Figure 1 is a perspective view of a non-planar surface required to be produced on a workpiece of a non-metallic hard material, by a grinding method, employing a rotating grinding wheel, or wheels, in accordance with the present invention, one such method being shown in Figures 2 to 6,

Figures 2 and 3 illustrate a first grinding step of the method, Figure 2 being a plan view, and Figure 3 being a perspective view, both these Figures indicating the manner in which the rotational axis of a grinding wheel traverses, relative to a work piece surface, along a predetermined axis, the predetermined axis being included in the radially extending plane of the wheel, only part of the wheel being shown in Figure 3 and this part is shown sectioned in a plane at right angles to the predetermined axis and including the rotational axis of the wheel, in particular, this Figure showing how ridges inevitably are formed on the workpiece surface,

Figure 4 shows, in plan, the grinding wheel employed in the second grinding step, the working surface of the grinding wheel having the appropriate form required for the first grinding step, and there is shown, in particular, the working surface being shaped by a tool having the complementary shaping surface, the grinding wheel being presented to the shaping surface in the normal manner,

Figure 5 corresponds to Figure 4, but indicates the further shaping of the working surface of the grinding wheel employed in a second grinding step of the method, the working surface having a shape determined by the tool of Figure 4, but the working surface being altered from that shown in Figure 4, by the radially extending plane of the grinding wheel being inclined in one sense at a selected angle to the direction of this plane shown in Figure 4, Figure 5 not giving any detail of the alteration of the working surface thereof, and

Figure 6, corresponds to Figure 2, but illustrates the second grinding step, by indicating that the rotational axis of the wheel of Figures 4, and 5, traverses, relative to the workpiece surface, along the predetermined axis, but the radially extending plane of the wheel is inclined in said one sense at the selected angle to the orientation of the radially extending plane in the first grinding step of Figure 2, so that the ridges are reduced, but otherwise the provided, non-planar shape of the work piece surface is not significantly affected.

[0017] The workpiece 10 shown in Figure 1 is of sintered silicon nitride, having a Vickers hardness value of approximately 2000. Shown in Figure 1 is a non-planar surface, indicated generally at 12, and required to be formed on the workpiece blank. The illustrated workpiece surface 12 is provided by a linearly extending, truncated 'V'-shaped depression to be ground in the workpiece blank, and the depression is bounded on either side of its longitudinally extending axis by two plane, ground, portions, of the non-­planar surface, each such plane portion having a uniform width. The longitudinally extending axis of the depression, conveniently, can be considered to be a predetermined axis of the workpiece surface 12, and is indicated in Figure 1 by the dotted line 14.

★ ★ ★ ★ ★ ★ ★

_EXERCISES_:
• 1. Which reference numerals does the grinding-method text assign, and what does each one label?
• 2. Reproduce the grinding-method text word for word, starting at "[0017] The workpiece 10" and ending at "dotted line 14.".
• 3. Carry the grinding-method text forward from where it stops.
The lines after the grinding-method text are separate material.

_PROVIDED DATA_:
★ ★ ★ ★ ★ ★ ★

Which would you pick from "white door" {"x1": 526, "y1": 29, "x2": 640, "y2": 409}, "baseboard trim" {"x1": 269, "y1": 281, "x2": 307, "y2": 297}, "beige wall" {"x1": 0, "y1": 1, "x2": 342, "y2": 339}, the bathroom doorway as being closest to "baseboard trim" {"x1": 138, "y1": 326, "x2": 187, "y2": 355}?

★ ★ ★ ★ ★ ★ ★

_WRITTEN RESPONSES_:
• 1.
- 10: the workpiece
- 12: the non-planar surface
- 14: the dotted line indicating the longitudinally extending axis of the depression

• 2.
[0017] The workpiece 10 shown in Figure 1 is of sintered silicon nitride, having a Vickers hardness value of approximately 2000. Shown in Figure 1 is a non-planar surface, indicated generally at 12, and required to be formed on the workpiece blank. The illustrated workpiece surface 12 is provided by a linearly extending, truncated 'V'-shaped depression to be ground in the workpiece blank, and the depression is bounded on either side of its longitudinally extending axis by two plane, ground, portions, of the non-­planar surface, each such plane portion having a uniform width. The longitudinally extending axis of the depression, conveniently, can be considered to be a predetermined axis of the workpiece surface 12, and is indicated in Figure 1 by the dotted line 14.

• 3.
[0018] A known method of grinding the surface 12 of the workpiece 10, comprising the constituent first grinding step of a method of grinding the surface 12 in accordance with the present invention, is indicated in Figures 2 and 3. In these Figures a direction parallel to the predetermined axis 14 of Figure 1 is indicated by an arrow 22, and for the sake of clarity the predetermined axis 14 is not indicated in these Figures. A grinding wheel 20, only partially shown in Figure 3, has a radially extending plane including the predetermined axis 14. Figure 2 comprises a plan view of the grinding wheel 20 operating on the workpiece surface 12, and Figure 3 is a corresponding perspective view. The wheel 20 is shown at the forefront of the perspective view of the workpiece of Figure 3. The illustrated portion of the grinding wheel 20 is shown sectioned in a plane, at right angles to the predetermined axis, and including the rotational axis of the wheel, both not shown. Also for the sake of clarity the sectioned plane of the grinding wheel 20 is not hatched, and the portion of the workpiece 10 behind the grinding wheel 20, and otherwise in the background of the perspective view, is indicated in dotted line form.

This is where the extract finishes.